Can Genomics Redefine the Healthcare System Without Compromising It?
With the support of AI, genomic data science can generate more personalized, actionable information that improves health outcomes — but only if we leverage it correctly.
Our DNA carries a host of genetic information that can help us improve our health and advance society as a whole. Researchers have spent decades studying DNA through the field of genomics, but how we access this data has largely remained a mystery — until now.
Significant advances in the data science arena are empowering researchers with the complex statistical and computational methods they need to crack DNA sequences once believed to be impenetrable. Thanks to these advances, an estimated two to 40 exabytes of genetic data will be unlocked over the course of the next decade.
To help us better understand and leverage the data generated through genomic data science, researchers across the globe are turning to Artificial Intelligence (AI). But while the union of genomics, data science, and AI can prove deeply rewarding, it also carries inherent risks.
Paving the Way for Greater Personalization and Precision in Healthcare
As humans, there is only so much information we can process at any given moment. Think of being asked to identify how many times the word “when” is used in a stack of 500 articles. It will take you hours to complete this task, and the margin for error is high.

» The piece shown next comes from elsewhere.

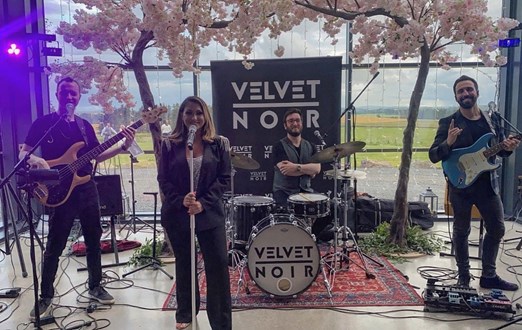 Velvet Noir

Thanks to AI, many manual tasks once performed by humans are now automated. AI-driven solutions can transcribe our voice commands into texts, staff customer help desks, guide our gps systems, and so much more. But perhaps some of the most exciting AI advances have occurred in healthcare, where researchers are leveraging AI to decode our genetic data and identify patterns that could signify type two diabetes, cancer, coronary artery disease, and more.

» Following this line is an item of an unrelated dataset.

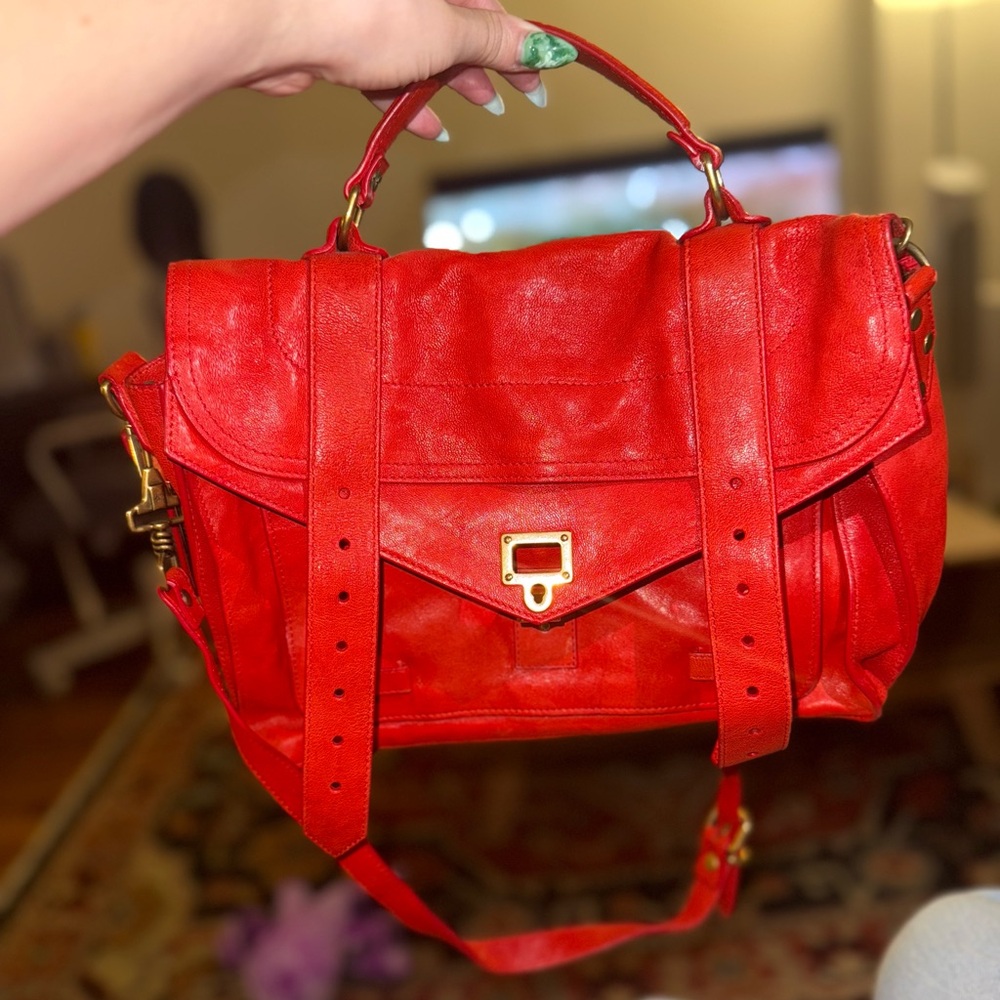 listing-status-banner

With these insights, healthcare is making a much-needed shift towards personalization. When our doctors know what conditions we are genetically predisposed to, they can help us take a more proactive, customized approach to monitoring and treating them.
Take actor Angelina Jolie for example. After discovering she had the BRCA1 gene mutation, which can be a sign of breast cancer, Jolie had bilateral mastectomies to minimize her chances of developing the deadly disease. Although controversial, women across the globe followed suit as part of the “Angelina Effect.”
This concept is known as precision medicine, and it’s gaining traction across the globe. But while genomic data science and precision medicine have come a long way, they’re still experimental fields that we must approach with caution.
Eliminating Biases in Genomics and AI Decision Making
It’s hard to imagine how technology can be biased — it’s not a living, breathing human, so how can it discriminate? But studies have proven that biases not only exist in AI, they’re commonplace, and they create a ripple effect of discrimination within the healthcare system.
To understand this concept, we must look at the inputs AI-driven platforms are examining, not the technology itself. If you don’t include genes or specimens from a diverse set of individuals, then the data you generate will be biased towards a very specific set of the population. This data will be used to build models, set thresholds, and define processes for all individuals — even those that weren’t included in the sample set.
Since an estimated 78% of participants in genome-wide association studies (GWAS) are individuals of European descent, the vast majority of research used to identify genetic risk variants fails to accurately represent all populations.
The Path Forward for Genomic Data Science and AI
Like all experimental fields, genomic data science has its risks, but it also has its rewards. When we take steps to amass and analyze data from all populations, we’re demonstrating our commitment to a more inclusive healthcare system.
Initiatives like the National Institutes’ of Health All of Us campaign are leading the way and paving the path for greater equality in healthcare. Instead of focusing on one population, All of Us aims to build, “a diverse database that can inform thousands of studies on a variety of health conditions.”
The result is a healthier society with fewer barriers to treatment — for everyone.